Reproduce the data below line for line, without altering anything.

Spatial question entries
****

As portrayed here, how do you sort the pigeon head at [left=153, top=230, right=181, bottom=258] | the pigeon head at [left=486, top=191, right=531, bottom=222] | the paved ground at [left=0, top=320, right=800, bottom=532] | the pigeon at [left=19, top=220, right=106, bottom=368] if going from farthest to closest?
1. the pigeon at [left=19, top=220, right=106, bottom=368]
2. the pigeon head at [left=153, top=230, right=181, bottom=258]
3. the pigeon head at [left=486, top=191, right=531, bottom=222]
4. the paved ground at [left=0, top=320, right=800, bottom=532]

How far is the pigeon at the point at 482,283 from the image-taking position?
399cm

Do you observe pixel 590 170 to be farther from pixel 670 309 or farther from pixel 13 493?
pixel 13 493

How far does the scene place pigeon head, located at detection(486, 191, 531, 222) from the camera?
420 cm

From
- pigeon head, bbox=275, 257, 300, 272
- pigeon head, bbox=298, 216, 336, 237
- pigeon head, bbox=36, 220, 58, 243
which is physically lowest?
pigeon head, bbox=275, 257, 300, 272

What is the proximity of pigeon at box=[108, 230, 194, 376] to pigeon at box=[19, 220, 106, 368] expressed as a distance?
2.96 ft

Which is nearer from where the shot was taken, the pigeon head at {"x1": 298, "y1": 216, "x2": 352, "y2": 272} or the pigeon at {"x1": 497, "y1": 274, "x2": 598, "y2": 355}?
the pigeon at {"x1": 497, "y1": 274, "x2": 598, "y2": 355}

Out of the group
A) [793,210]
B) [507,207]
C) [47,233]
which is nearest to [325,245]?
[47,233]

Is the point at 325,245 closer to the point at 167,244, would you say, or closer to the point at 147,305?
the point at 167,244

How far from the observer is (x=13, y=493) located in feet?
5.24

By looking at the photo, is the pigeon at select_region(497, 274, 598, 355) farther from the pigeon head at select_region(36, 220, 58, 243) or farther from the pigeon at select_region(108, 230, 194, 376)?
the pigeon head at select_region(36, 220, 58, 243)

****

TASK RESULT:
As portrayed here, how do you sort the pigeon head at [left=153, top=230, right=181, bottom=258] | the pigeon head at [left=486, top=191, right=531, bottom=222] | the paved ground at [left=0, top=320, right=800, bottom=532] | the pigeon at [left=19, top=220, right=106, bottom=368] if going from farthest to closest?
1. the pigeon at [left=19, top=220, right=106, bottom=368]
2. the pigeon head at [left=153, top=230, right=181, bottom=258]
3. the pigeon head at [left=486, top=191, right=531, bottom=222]
4. the paved ground at [left=0, top=320, right=800, bottom=532]

How far is the pigeon at the point at 482,283 from the image-taking position?
399cm

Do you observe pixel 590 170 to be farther from pixel 670 309 or farther from pixel 13 493?
pixel 13 493

How far does the scene place pigeon head, located at detection(486, 191, 531, 222) from the camera?
420 cm

From
- pigeon head, bbox=275, 257, 300, 272
- pigeon head, bbox=298, 216, 336, 237
- pigeon head, bbox=36, 220, 58, 243
which is physically lowest?
pigeon head, bbox=275, 257, 300, 272

What is the proximity of pigeon at box=[108, 230, 194, 376] to pigeon at box=[19, 220, 106, 368] expressed as a distance?
2.96 ft

Which is nearer from where the shot was taken, the pigeon head at {"x1": 298, "y1": 216, "x2": 352, "y2": 272} or the pigeon at {"x1": 497, "y1": 274, "x2": 598, "y2": 355}?
the pigeon at {"x1": 497, "y1": 274, "x2": 598, "y2": 355}

Out of the group
A) [793,210]
B) [507,207]
C) [47,233]
which is nearest to [325,245]?
[47,233]

Is the point at 325,245 closer to the point at 167,244, would you say, or closer to the point at 147,305?
the point at 167,244

How far from the observer is (x=13, y=493) located in feet?
5.24

By looking at the photo, is the pigeon at select_region(497, 274, 598, 355) farther from the pigeon head at select_region(36, 220, 58, 243) or farther from the pigeon at select_region(108, 230, 194, 376)?
the pigeon head at select_region(36, 220, 58, 243)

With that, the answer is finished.